- _JOB_
Repeat the records below word for word, leaving out the pictures.

- _EXERCISE INPUT_
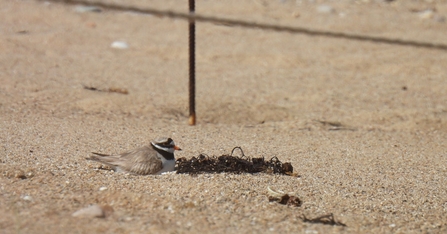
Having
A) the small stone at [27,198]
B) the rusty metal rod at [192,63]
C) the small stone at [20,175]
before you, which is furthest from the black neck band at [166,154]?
the rusty metal rod at [192,63]

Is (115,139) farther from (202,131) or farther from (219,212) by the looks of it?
(219,212)

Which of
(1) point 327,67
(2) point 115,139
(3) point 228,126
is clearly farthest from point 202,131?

- _FINISHED EXERCISE_
Having
A) the small stone at [27,198]
B) the rusty metal rod at [192,63]
C) the small stone at [20,175]
before you, which is furthest from the black neck band at [166,154]?
the rusty metal rod at [192,63]

Is (115,139) farther from (202,131) or farther from (219,212) by the looks of it?
(219,212)

Which of
(1) point 327,67
(2) point 115,139
(3) point 228,126
is clearly farthest from point 202,131?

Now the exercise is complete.